ESERCIZIO 1:
Stabilisci se ciascuna affermazione concorda con l'articolo su Vincent Moon riportato più in basso, rispondendo sì o no e citando parola per parola il passo decisivo. (a) Moon viaggia con un portatile, una telecamera e un microfono. (b) I video della serie Take Away Show sono disponibili solo a pagamento. (c) L'etichetta Petites Planètes rende omaggio a Chris Marker.
ESERCIZIO 2:
Restituisci dall'articolo su Vincent Moon, più in basso, tutto il passo che va da "La curiosità e" fino a "appartamento di Montmartre.", senza cambiare nulla.
ESERCIZIO 3:
Rispondi alle domande seguenti sull'articolo su Vincent Moon riportato più in basso.
(a) In quale occasione si è svolta l'intervista?
(b) Come si chiama il sito dedicato alla musica indipendente lanciato da Moon?
(c) In quanti anni di viaggi Moon avvia l'etichetta Petites Planètes?

TESTO FORNITO:
Vincent Moon, ‘Híbridos’. Il sacro e i rituali sono ovunque

Il regista francese Vincent Moon torna alle origini della musica, documentando il sacro e i rituali trance in Brasile con la compagna di avventure Priscilla Telmon. L’intervista al Milano Film Festival.

Viaggiare zaino in spalla soltanto con un portatile, una telecamera e un microfono per rappresentare il mondo più nascosto in modo sperimentale. È quello che da dieci anni fa il videomaker Vincent Moon, alla ricerca del battito primordiale in ogni angolo del pianeta.

La curiosità e un approccio alternativo alla vita spingono inizialmente Moon a lanciare La Blogothéque, un sito dedicato alla musica indipendente che racconta gli artisti in un’ottica lontana dai cliché. I suoi video per la serie Take Away Show, che riprende i musicisti in contesti intimi, sono condivisi gratuitamente su internet e visti da milioni di utenti: i Grizzly Bear in una doccia, i Sigur Rós in un caffè parigino, i Phoenix nella Torre Eiffel, Tom Jones nella sua stanza d’albergo a New York, gli Arcade Fire in un ascensore, i Beirut tra le scale di Brooklyn, i R.E.M. in macchina, i National a tavola, Bon Iver in un appartamento di Montmartre.

Ma dopo un po’ sente il bisogno di cambiare, viaggiare, scoprire nuova musica nelle zone più remote della Terra. Vuole creare un cinema nomadico, per unire le nuove tecnologie alla strada, per riuscire a montare i suoi filmati on the road. E in cinque anni di viaggi avvia l’etichetta digitale di film e musica Petites Planètes, in omaggio al regista francese Chris Marker.

Voci del dataset
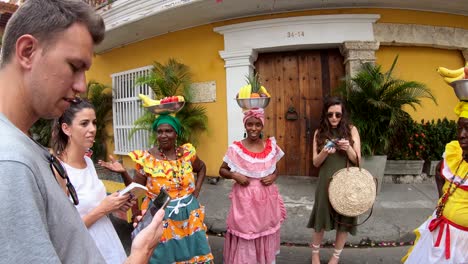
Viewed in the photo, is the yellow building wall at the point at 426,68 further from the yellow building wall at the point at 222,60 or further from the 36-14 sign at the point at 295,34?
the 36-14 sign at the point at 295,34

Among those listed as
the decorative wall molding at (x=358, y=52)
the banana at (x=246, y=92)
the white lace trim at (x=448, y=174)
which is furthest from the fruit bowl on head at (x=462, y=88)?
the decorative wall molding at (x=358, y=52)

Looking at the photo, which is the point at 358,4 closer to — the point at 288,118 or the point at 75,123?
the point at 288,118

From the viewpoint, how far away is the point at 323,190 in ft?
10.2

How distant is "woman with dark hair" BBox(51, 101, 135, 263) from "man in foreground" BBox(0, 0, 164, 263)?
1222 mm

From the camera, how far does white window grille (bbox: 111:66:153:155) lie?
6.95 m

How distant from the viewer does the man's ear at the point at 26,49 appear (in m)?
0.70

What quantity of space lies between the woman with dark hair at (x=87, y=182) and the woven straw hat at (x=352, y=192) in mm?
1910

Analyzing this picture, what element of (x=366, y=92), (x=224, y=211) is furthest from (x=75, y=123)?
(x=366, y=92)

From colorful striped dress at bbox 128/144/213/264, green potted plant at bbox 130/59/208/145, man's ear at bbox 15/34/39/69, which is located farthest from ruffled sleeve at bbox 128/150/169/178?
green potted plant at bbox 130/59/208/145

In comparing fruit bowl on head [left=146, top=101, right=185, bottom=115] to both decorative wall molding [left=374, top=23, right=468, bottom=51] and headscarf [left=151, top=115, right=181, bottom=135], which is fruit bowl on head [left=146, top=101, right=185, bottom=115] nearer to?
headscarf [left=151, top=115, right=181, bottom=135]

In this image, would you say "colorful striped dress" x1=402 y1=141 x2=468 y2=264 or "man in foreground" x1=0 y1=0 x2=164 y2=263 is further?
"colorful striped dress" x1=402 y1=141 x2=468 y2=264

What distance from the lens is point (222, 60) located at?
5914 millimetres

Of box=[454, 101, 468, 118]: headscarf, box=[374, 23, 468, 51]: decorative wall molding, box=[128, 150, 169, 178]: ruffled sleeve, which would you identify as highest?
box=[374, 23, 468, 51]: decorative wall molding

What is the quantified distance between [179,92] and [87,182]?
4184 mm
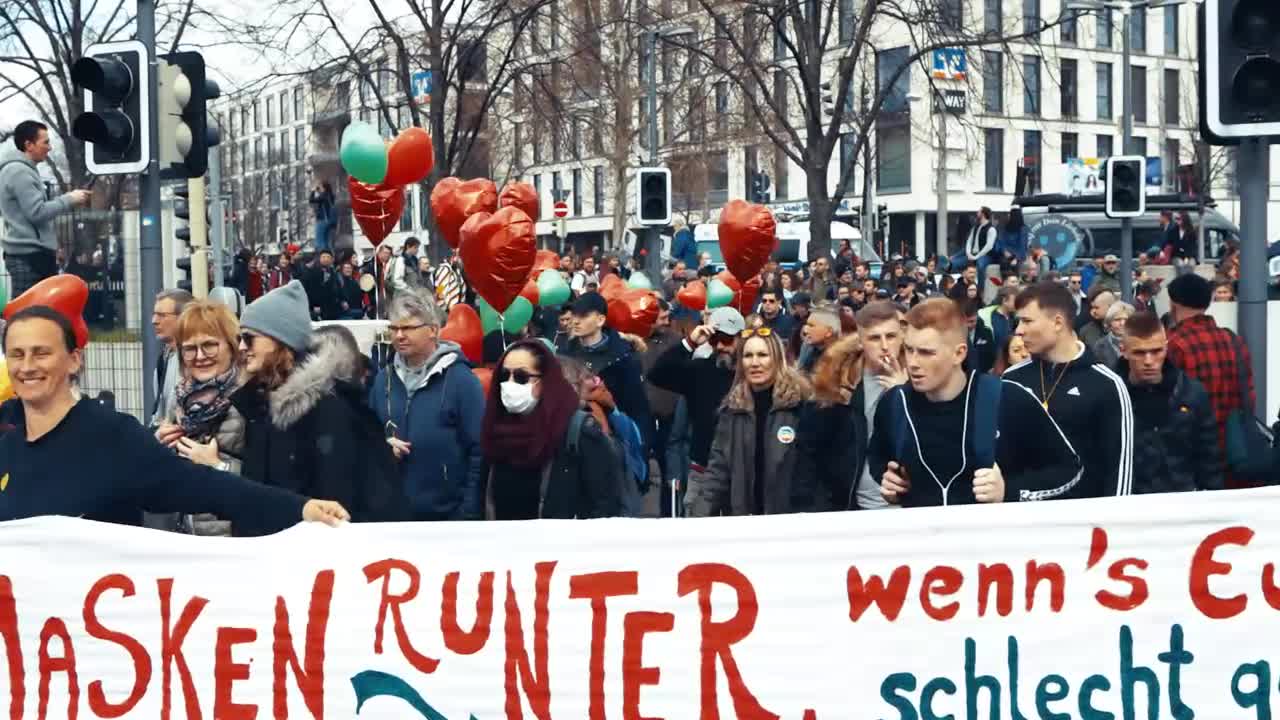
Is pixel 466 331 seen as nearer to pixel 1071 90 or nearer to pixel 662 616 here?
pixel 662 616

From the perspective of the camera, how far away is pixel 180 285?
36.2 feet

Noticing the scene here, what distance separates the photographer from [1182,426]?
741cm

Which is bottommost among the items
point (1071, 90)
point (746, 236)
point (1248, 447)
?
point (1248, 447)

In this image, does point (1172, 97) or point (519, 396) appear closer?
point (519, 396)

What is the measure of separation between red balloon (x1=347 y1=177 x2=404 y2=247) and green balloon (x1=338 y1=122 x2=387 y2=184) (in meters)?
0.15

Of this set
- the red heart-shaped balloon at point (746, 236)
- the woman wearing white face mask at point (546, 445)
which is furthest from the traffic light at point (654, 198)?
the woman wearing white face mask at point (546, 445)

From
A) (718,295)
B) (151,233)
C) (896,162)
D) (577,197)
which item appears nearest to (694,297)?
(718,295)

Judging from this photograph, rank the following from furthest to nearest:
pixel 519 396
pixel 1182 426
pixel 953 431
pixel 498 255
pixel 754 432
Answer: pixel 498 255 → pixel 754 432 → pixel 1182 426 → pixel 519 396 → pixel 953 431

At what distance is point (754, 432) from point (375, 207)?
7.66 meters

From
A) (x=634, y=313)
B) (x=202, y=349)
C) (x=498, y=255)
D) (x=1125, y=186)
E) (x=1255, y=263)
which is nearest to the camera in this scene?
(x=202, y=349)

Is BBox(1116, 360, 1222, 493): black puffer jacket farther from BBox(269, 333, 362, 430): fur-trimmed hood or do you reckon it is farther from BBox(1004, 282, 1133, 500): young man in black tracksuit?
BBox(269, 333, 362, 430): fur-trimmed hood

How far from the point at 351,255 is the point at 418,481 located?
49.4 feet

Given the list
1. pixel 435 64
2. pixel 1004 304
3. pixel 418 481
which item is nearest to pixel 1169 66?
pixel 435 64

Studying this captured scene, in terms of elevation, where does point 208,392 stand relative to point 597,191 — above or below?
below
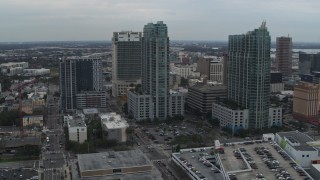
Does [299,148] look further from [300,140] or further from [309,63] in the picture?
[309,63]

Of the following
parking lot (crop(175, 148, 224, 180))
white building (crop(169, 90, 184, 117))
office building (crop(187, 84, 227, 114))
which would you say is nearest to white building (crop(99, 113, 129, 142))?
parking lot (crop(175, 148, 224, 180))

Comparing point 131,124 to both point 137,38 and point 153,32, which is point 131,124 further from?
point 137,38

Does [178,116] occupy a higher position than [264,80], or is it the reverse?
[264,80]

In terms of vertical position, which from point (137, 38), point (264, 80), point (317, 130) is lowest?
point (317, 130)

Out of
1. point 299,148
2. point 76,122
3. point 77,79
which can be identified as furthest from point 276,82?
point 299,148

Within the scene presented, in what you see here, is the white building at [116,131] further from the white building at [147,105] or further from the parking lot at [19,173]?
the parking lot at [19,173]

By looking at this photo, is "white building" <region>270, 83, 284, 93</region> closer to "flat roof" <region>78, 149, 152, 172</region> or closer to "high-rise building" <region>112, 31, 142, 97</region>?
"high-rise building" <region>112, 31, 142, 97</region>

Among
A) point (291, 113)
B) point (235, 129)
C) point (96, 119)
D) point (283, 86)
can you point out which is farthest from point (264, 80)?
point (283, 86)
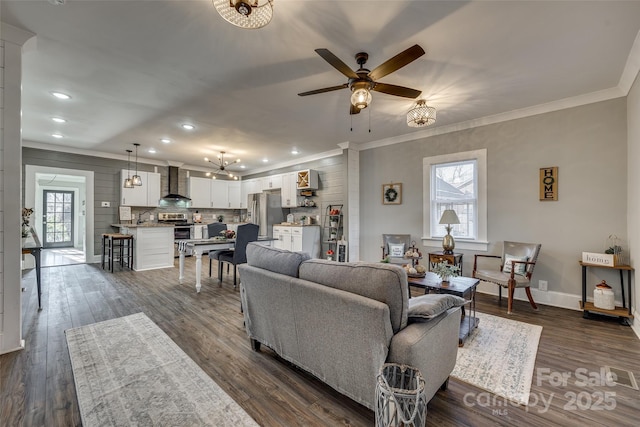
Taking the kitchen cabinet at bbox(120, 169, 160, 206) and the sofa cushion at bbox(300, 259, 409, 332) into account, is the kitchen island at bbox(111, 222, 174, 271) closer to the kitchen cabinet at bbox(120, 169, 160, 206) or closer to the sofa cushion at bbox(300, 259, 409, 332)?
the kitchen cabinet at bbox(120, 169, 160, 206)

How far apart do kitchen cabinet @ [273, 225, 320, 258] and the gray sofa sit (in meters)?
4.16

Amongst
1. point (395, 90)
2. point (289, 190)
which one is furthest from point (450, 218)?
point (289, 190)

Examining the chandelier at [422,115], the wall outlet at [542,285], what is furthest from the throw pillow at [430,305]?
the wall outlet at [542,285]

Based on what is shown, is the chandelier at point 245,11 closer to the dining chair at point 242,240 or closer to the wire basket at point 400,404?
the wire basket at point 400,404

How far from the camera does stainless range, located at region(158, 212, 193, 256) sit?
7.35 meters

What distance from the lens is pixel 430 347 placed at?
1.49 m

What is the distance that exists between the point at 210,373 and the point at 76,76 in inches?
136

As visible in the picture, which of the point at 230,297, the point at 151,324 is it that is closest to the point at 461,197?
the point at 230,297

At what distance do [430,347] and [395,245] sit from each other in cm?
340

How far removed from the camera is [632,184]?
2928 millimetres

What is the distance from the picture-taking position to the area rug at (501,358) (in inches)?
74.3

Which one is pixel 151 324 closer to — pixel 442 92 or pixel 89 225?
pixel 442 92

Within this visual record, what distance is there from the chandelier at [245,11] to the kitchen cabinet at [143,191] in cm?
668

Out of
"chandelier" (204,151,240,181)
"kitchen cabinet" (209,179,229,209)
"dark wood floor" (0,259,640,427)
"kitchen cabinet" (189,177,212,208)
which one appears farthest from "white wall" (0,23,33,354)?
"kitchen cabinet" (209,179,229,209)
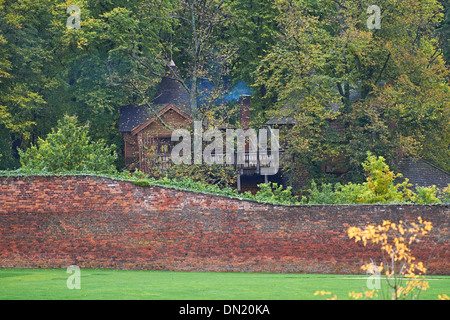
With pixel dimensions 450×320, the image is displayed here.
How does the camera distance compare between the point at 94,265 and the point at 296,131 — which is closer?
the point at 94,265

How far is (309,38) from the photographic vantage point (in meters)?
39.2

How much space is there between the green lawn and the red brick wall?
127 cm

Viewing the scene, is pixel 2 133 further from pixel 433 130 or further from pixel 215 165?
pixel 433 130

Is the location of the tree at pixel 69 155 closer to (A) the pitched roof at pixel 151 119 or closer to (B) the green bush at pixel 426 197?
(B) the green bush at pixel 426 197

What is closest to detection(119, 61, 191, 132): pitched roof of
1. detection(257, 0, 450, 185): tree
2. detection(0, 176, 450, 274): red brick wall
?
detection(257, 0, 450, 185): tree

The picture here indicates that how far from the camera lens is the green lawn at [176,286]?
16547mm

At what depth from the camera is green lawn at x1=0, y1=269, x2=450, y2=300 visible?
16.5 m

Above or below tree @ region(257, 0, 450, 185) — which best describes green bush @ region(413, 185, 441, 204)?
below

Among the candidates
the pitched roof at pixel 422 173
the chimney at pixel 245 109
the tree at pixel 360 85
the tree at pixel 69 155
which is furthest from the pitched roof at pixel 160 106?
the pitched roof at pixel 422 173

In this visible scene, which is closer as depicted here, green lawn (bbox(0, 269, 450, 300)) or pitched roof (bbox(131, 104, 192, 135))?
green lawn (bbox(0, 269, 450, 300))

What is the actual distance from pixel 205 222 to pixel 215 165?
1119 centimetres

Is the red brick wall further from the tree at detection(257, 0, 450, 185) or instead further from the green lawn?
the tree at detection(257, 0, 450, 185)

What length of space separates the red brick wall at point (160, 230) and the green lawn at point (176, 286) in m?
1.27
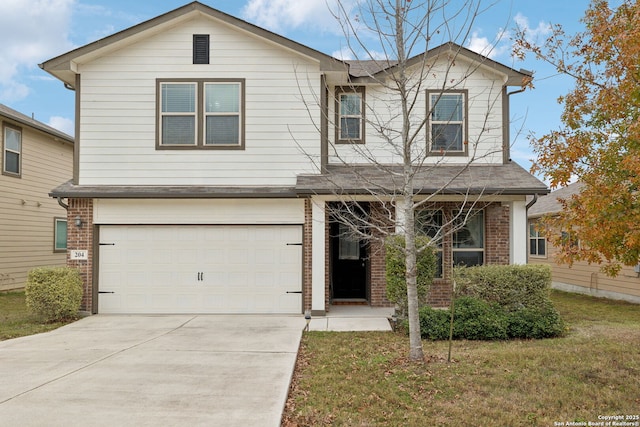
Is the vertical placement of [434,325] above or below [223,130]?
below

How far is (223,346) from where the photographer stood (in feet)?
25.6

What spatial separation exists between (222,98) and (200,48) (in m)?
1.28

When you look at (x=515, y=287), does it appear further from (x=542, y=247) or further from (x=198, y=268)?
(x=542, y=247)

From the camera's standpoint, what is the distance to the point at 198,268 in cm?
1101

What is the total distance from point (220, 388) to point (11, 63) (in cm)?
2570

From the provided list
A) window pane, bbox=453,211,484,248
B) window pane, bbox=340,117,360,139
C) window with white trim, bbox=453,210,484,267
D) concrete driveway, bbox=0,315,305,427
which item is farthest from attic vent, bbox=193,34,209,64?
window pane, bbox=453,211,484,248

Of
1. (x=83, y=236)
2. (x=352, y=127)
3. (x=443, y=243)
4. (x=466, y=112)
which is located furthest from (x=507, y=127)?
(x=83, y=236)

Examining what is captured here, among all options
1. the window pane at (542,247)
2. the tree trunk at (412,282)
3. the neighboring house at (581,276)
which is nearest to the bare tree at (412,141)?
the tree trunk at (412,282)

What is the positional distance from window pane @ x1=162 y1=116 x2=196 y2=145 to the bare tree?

SOLUZIONE ESERCIZIO 1:
(a) Sì: «Viaggiare zaino in spalla soltanto con un portatile, una telecamera e un microfono».
(b) No: «sono condivisi gratuitamente su internet».
(c) Sì: «in omaggio al regista francese Chris Marker».

SOLUZIONE ESERCIZIO 2:
La curiosità e un approccio alternativo alla vita spingono inizialmente Moon a lanciare La Blogothéque, un sito dedicato alla musica indipendente che racconta gli artisti in un’ottica lontana dai cliché. I suoi video per la serie Take Away Show, che riprende i musicisti in contesti intimi, sono condivisi gratuitamente su internet e visti da milioni di utenti: i Grizzly Bear in una doccia, i Sigur Rós in un caffè parigino, i Phoenix nella Torre Eiffel, Tom Jones nella sua stanza d’albergo a New York, gli Arcade Fire in un ascensore, i Beirut tra le scale di Brooklyn, i R.E.M. in macchina, i National a tavola, Bon Iver in un appartamento di Montmartre.

SOLUZIONE ESERCIZIO 3:
(a) Al Milano Film Festival.
(b) La Blogothéque.
(c) In cinque anni.